(EXERCISE INPUT):
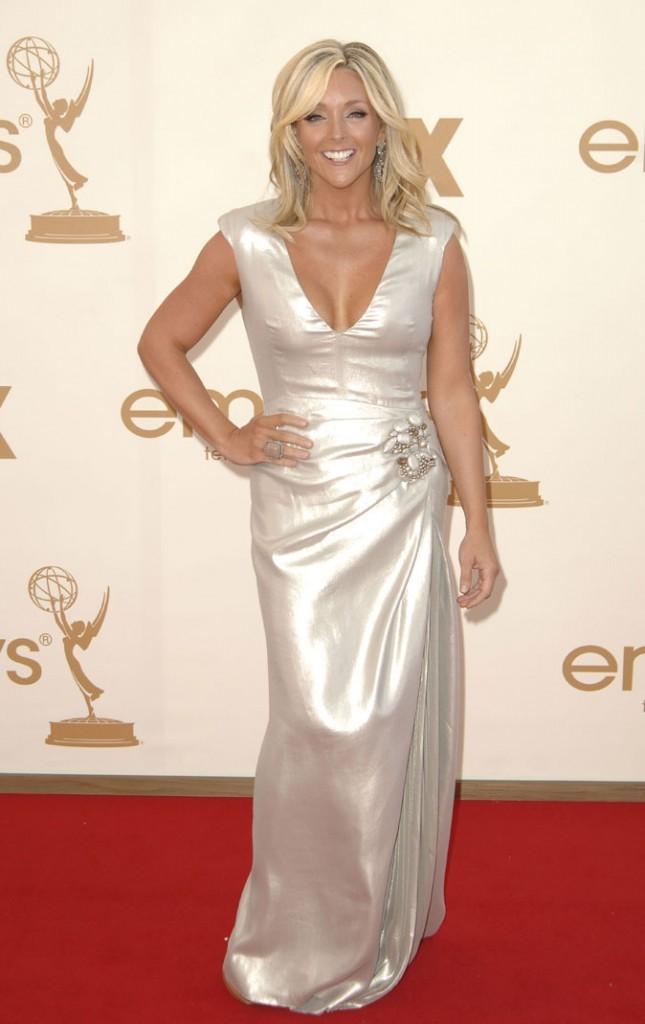 Tout ce qui brille : la robe drapée en satin de Jane Krakowski (30 Rock) !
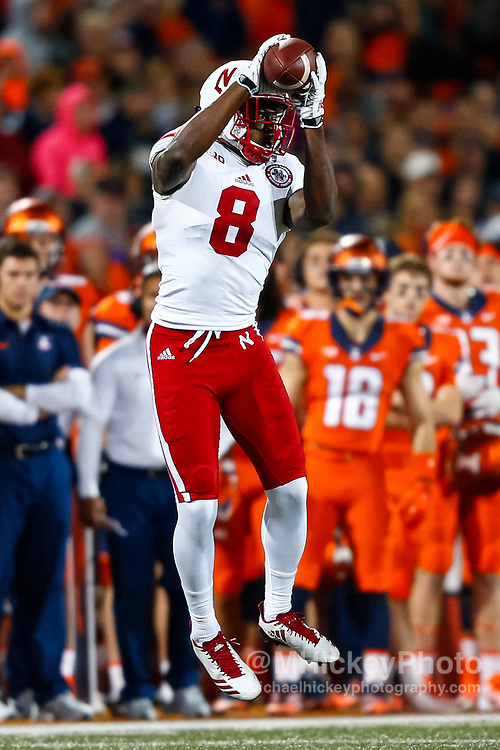 CHAMPAIGN, IL - SEPTEMBER 29: Stanley Morgan Jr. #8 of the Nebraska Cornhuskers catches the ball during the game against the Illinois Fighting Illini at Memorial Stadium on September 29, 2017 in Champaign, Illinois. (Photo by Michael Hickey/Getty Images) *** Local Caption *** Stanley Morgan Jr.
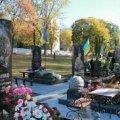 На військовому кладовищі в Житомирі невідомі покрали мармурові скульптури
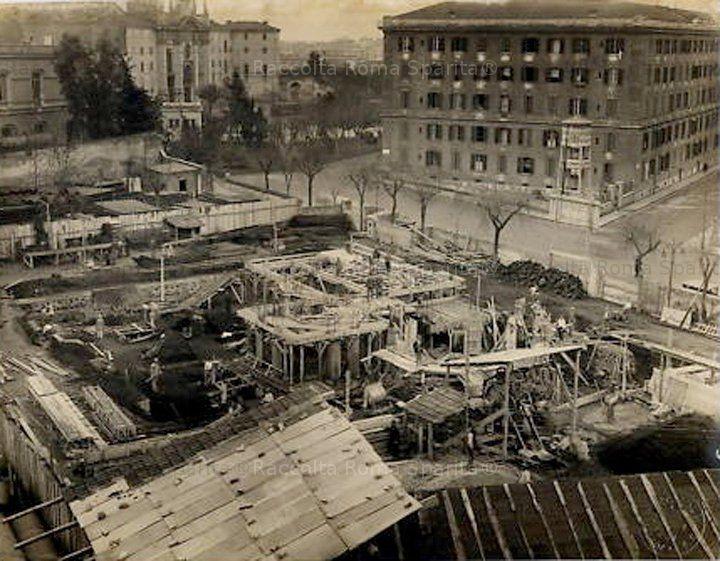 Foto storiche di Roma - Serbatoi Aceai in Via Eleniana, sullo sfondo la Basilica di Santa Croce in Gerusalemme Anni '30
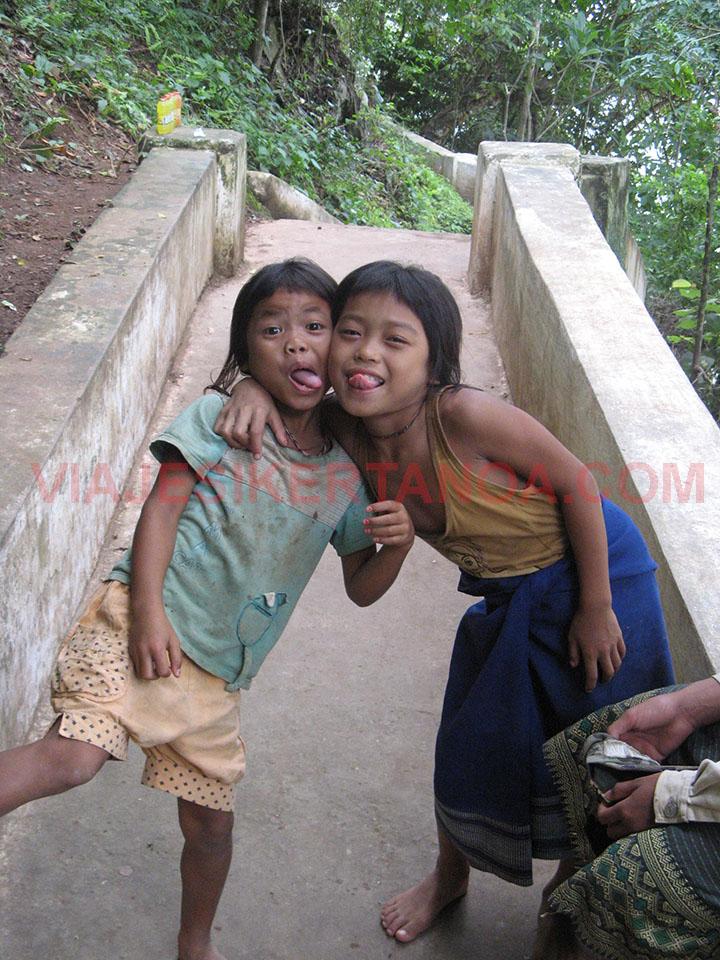 Niñas riendo en las cuevas de Pak Ou en Luang Prabang, Laos.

(WHAT IS EXPECTED): The line containing "На військовому кладовищі" marks the end: copy exactly every line from the start of the records up to and including it, leaving out the pictures.

(RESULT FOR THIS TASK):
 Tout ce qui brille : la robe drapée en satin de Jane Krakowski (30 Rock) !
 CHAMPAIGN, IL - SEPTEMBER 29: Stanley Morgan Jr. #8 of the Nebraska Cornhuskers catches the ball during the game against the Illinois Fighting Illini at Memorial Stadium on September 29, 2017 in Champaign, Illinois. (Photo by Michael Hickey/Getty Images) *** Local Caption *** Stanley Morgan Jr.
 На військовому кладовищі в Житомирі невідомі покрали мармурові скульптури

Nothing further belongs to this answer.